Text segment =
((

Last weekend, a shooting in Boise’s North End neighborhood sent a woman to the hospital with serious injuries. The victim – Mikaela Zabel-Gravatt – is recovering, and Christopher Wirfs is facing felony charges. The alleged shooter is charged with felony aggravated battery, use of a deadly weapon and unlawful possession of a firearm.
The incident exposes a gap in Idaho's legal code when it comes to getting protection from stalkers.
According to the Idaho Statesman, Zabel-Gravatt tried to get a protective order against Wirfs twice, and was denied both times. The Ada County prosecutor says the man had been stalking the woman for weeks – including at the hair salon where she works.
This kind of story is all-too familiar to Maureen Wishkoski, an advocate for victims of domestic violence and abuse with the Women’s and Children’s Alliance. She says in Idaho, getting a protective order against a stalker is difficult. The statute does not cover stalking unless it's connected to a current or previous domestic relationship, or there's evidence or threat of abuse.
“If a judge is not able to find qualifying domestic relationship or a qualifying event – act of physical injury, sexual abuse, forced imprisonment or threat thereof," says Wishkoski, "the judge may not be able to grant protection order.”
Idaho is the only state in this part of the country where stalking isn’t covered in civil protection orders. Wishkoski says that can create unsafe situations for victims.
“When individuals feel like they can’t get relief from that, it’s hard to be able to focus on everything else in your life.”
But she says there are still things people can do if they feel in danger, like making a safety plan with a victim advocate.

))

Given entries =
((

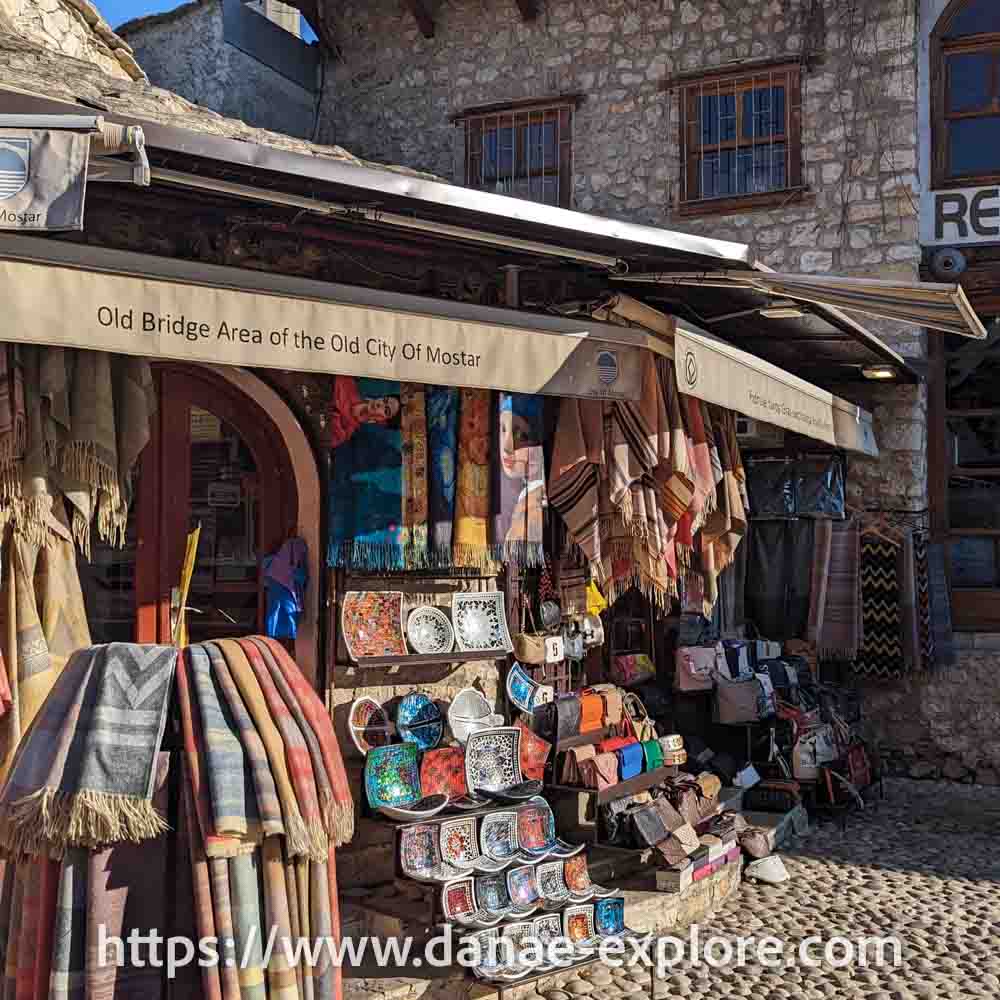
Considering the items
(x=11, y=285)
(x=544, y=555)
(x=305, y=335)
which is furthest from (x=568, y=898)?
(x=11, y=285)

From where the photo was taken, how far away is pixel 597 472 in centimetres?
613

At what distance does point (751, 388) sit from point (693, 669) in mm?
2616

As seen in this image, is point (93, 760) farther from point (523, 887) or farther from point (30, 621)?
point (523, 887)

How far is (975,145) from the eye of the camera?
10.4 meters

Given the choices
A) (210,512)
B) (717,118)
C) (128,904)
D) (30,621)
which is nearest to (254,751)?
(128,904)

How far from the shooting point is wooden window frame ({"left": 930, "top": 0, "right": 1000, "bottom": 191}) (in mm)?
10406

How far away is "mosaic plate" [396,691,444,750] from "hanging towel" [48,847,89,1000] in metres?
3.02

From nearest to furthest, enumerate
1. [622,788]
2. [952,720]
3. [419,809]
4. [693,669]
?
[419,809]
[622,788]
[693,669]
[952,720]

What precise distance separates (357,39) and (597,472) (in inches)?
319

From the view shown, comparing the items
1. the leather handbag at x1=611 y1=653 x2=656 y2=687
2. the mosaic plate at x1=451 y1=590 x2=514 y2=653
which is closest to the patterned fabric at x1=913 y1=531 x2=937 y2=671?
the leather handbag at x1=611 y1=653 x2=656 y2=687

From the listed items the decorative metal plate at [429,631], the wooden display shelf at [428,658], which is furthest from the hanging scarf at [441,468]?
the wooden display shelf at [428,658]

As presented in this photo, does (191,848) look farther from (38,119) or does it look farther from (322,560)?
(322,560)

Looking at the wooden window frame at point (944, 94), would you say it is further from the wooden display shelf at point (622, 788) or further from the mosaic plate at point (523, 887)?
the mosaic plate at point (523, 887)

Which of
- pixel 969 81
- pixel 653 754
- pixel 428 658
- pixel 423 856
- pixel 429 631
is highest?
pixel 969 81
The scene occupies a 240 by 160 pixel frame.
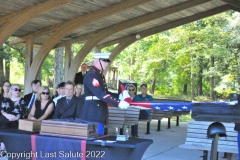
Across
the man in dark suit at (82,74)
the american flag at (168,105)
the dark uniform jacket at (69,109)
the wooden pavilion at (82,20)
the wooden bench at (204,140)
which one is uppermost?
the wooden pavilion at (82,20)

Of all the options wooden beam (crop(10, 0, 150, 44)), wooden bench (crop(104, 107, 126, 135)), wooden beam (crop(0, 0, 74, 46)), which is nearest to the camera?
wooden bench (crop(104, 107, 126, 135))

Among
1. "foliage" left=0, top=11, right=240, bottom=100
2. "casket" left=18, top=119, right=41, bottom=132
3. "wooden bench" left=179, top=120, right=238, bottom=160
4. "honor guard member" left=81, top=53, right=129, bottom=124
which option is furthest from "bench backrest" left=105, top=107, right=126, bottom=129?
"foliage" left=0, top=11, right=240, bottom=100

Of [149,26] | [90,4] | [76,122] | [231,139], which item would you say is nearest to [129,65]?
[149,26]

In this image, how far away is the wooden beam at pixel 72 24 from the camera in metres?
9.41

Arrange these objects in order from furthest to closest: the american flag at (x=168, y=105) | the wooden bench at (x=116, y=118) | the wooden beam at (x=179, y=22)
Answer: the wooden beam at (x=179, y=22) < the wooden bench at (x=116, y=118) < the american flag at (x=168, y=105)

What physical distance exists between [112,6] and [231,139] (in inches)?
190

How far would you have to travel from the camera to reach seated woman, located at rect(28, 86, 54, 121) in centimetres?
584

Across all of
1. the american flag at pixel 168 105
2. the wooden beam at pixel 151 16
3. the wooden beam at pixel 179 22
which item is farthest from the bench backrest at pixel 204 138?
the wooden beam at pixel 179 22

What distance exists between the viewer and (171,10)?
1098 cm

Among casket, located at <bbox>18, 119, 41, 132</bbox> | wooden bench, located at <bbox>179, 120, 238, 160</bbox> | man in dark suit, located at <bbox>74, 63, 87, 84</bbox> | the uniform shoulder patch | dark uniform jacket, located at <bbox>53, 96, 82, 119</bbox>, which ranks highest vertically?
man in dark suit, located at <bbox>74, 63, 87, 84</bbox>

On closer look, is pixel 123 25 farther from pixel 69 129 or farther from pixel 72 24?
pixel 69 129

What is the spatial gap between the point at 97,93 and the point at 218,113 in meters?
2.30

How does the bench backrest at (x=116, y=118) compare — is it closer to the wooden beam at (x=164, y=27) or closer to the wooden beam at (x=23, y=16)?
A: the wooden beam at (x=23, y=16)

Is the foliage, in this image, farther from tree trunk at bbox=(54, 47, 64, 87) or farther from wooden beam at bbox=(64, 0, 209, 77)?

))

What you should do = In the report on the Boise North End shooting, which organization is Maureen Wishkoski an advocate with? The lines have nothing to do with the report.

Answer box = The Women's and Children's Alliance.